Residents of the predominantly poor Makoko area of Lagos on Wednesday mounted a stout resistance to police officers deployed to evict them from their homes. Despite a show of firepower by the well-armed police, the residents’ strong resistance forced the officers to retreat to their base in Yaba, with their mission unaccomplished.
Residents said the police had rained bullets on them, but they had refused to be cowed and driven from their homes.
“They [police] shot at us in an effort to eject us from our homes, but we will not give up just like that,” said one of the residents, a civil servant.
The policemen descended on the community at the instance of the Lagos State Government which needed the police to intimidate the residents as state officials carried out the demolition of homes.
Yesterday’s foiled demolition was meant to follow a pattern of past demolitions by the Lagos State government of the homes of low-income Nigerians. The annexed land is then subsequently handed to privileged Nigerians, including former Governor Bola Tinubu, for upscale real estate developments.

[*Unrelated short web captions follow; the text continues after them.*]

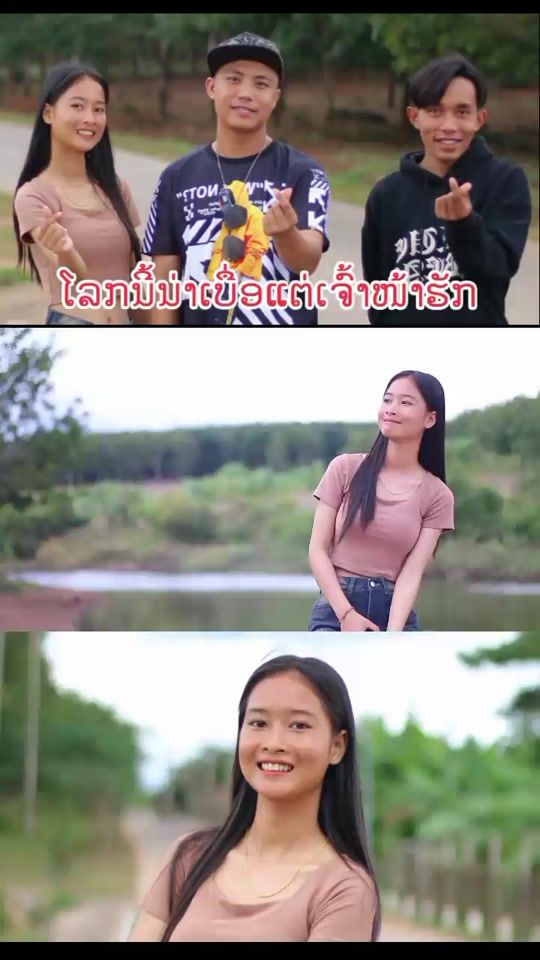 TikTok video thumbnail by phuangmala1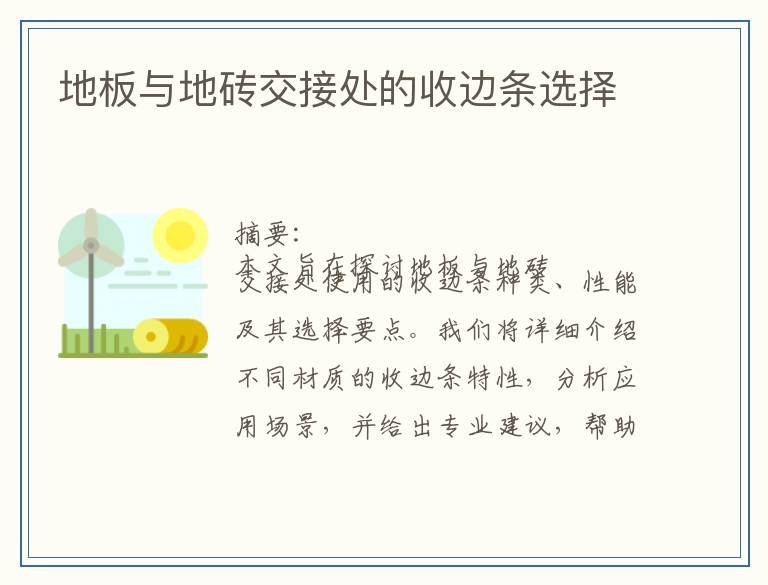 地板与地砖交接处的收边条选择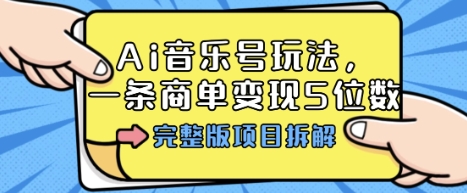 Ai音乐号玩法，多平台几十万粉，一条商单变现5位数，完整版项目拆解-赚金金-技能学习分享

In July 2012, the police had killed a deputy traditional chief, Timothy Azinpono, during a similar process of forcible demolition of houses on the Makoko waterfront. The residents who resisted yesterday’s ejection bid do not live on the waterfront.
The residents said they had lived in the area for more than one hundred years before the Lagos State Government suddenly woke up to order them to quit their homes without making any plans to resettle them.
A resident claimed that police firepower had killed some resisters, but SaharaReporters was unable to independently confirm any casualties as at press time.
Eyewitnesses reported that the community’s strong resistance forced the police to withdraw to their base at the Yaba police station in the Adekunle area. “From their station, the policemen continued shooting at the resisters,” said one witness.